January 30, 2011
The weather was beautiful this weekend; a great time for the inaugural cook on my new Mak 2 Star General smoker. I set up 3 racks of St. Louis cut ribs which I bought at Cash and Carry; I also did 8 brats from New Seasons of various styles. I normally do baby back ribs but thought I’d try the meatier St. Louis cut this time.
The cooker needed to be “seasoned” which I think really means burning off all the machine oil from manufacturing. So, I loaded in some pellets; turned it to high and let er’ rip about 45 minutes.
Next, bust out the ribs and apply the rub.
The rub is Meathead’s Magic dust, the recipe for which can be found at here at amazingribs.com. If you are interested in barbecue this is an excellent place to start.
After church and swimming, I came home, loaded the smoker with apple pellets and turned in on to 225 degrees. Once it got up to temp at 12:30, on go the ribs for 3 hours. This was so much easier than using the Weber kettle grill with the smokenator. I didn’t have to fuss with adding charcoal, wood, water, stirring the goals; sweeping the ashes out. I just set the temp and went in the house to start the barbecue sauce.
A view from the couch through the window.
Time to build the barbecue sauce; this is my favorite tomato based sauce. I got the recipe from Cooks Illustrated
magazine; my take on it can be found here
A cool part about this recipe is you make your own onion puree. You chop an onion into quarters, put it in the food processor with a little water and whirl it until it looks like an onion slurpee.

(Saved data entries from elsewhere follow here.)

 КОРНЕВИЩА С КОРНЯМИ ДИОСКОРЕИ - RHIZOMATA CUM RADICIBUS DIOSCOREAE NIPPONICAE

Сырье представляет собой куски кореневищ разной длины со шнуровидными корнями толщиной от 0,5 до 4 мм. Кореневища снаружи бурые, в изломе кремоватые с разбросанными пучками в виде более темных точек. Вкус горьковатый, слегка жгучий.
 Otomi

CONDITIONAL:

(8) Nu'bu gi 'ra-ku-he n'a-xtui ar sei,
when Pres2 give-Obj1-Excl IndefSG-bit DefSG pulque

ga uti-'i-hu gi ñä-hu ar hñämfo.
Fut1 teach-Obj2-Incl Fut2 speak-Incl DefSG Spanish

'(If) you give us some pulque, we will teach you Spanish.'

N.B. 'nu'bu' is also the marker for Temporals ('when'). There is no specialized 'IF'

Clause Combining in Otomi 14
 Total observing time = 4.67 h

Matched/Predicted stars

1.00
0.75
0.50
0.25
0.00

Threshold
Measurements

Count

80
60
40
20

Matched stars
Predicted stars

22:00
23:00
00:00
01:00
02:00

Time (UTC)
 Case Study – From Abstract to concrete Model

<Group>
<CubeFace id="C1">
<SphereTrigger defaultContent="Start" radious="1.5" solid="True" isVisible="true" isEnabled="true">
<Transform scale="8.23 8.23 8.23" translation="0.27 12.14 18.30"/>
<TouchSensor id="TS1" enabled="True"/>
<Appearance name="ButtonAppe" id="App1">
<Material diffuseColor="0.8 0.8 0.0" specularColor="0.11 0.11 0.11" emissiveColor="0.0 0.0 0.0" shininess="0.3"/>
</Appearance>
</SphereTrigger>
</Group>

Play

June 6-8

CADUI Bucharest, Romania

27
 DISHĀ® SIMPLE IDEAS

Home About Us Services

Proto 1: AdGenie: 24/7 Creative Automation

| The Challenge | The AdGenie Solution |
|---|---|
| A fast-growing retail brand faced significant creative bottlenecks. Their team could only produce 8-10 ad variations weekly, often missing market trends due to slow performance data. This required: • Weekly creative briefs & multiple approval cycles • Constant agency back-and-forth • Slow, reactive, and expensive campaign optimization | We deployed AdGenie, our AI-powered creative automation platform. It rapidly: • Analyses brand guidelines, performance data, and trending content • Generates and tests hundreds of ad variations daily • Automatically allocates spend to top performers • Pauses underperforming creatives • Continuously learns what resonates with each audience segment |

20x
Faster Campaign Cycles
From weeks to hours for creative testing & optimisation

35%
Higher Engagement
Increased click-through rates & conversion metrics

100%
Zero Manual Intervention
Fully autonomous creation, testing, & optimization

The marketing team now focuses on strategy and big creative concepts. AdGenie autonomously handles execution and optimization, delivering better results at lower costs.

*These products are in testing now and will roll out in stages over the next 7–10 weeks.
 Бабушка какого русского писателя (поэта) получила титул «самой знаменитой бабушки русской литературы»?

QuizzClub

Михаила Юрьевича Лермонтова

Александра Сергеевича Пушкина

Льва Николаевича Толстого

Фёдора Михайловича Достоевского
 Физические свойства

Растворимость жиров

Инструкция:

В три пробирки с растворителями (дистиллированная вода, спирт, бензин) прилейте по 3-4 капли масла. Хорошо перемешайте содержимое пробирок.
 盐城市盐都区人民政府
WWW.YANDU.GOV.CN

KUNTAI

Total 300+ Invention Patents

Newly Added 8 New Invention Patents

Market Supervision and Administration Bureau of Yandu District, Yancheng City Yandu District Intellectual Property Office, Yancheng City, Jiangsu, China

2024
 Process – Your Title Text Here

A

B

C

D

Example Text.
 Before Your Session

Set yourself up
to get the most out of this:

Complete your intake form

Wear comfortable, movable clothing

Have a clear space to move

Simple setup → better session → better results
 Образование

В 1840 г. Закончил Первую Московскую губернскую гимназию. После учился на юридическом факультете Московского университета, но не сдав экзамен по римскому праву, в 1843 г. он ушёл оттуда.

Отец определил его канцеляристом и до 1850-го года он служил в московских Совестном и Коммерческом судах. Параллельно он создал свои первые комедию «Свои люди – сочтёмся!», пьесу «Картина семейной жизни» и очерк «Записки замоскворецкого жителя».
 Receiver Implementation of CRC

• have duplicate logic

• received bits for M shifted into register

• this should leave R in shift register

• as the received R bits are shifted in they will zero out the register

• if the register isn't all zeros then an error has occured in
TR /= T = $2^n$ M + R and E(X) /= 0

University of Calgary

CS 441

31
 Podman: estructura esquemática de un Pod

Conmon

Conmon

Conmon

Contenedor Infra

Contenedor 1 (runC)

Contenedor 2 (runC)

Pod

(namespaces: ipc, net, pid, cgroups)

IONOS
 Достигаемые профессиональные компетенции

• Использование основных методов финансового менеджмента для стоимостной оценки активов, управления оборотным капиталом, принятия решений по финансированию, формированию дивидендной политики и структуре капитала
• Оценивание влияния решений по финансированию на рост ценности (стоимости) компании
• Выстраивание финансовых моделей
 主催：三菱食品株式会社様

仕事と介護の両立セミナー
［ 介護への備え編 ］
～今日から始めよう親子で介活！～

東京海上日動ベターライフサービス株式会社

The press it in a wire mesh strainer to get the onion water.
Heat a little oil in the bottom of the pan, bloom the spices for about 30 seconds then add all the other ingredients. Bring to a boil and simmer for 15 minutes.
Back to the ribs after a couple of hours.
After 2 hours of smoking, I add the links; they show up on top here, but I put them on the side first and moved them upstairs after they cooked a bit.
After 3 hours of smoking, I put the ribs in foil with a little apple juice and back on the heat for 40 minutes. Then they came back out of the foil boats for another 40 minutes to firm up.
Then I fired up the gas grill to high, moved the ribs over there, painted them with sauce and sizzled the sauce for a few minutes on each side. Here they are when all was done.
The smoke ring doesn’t show through here; need to work on my picture taking skills
Dinner is served.
They were easy to make, but they weren’t my best ribs ever. They had a nice mild smoke flavor, but were a little tough and didn’t have a rich meaty pork flavor. The smallest rack was the best leading me to think that they should have cooked longer. But that’s part of the fun; figuring out what works and what needs work.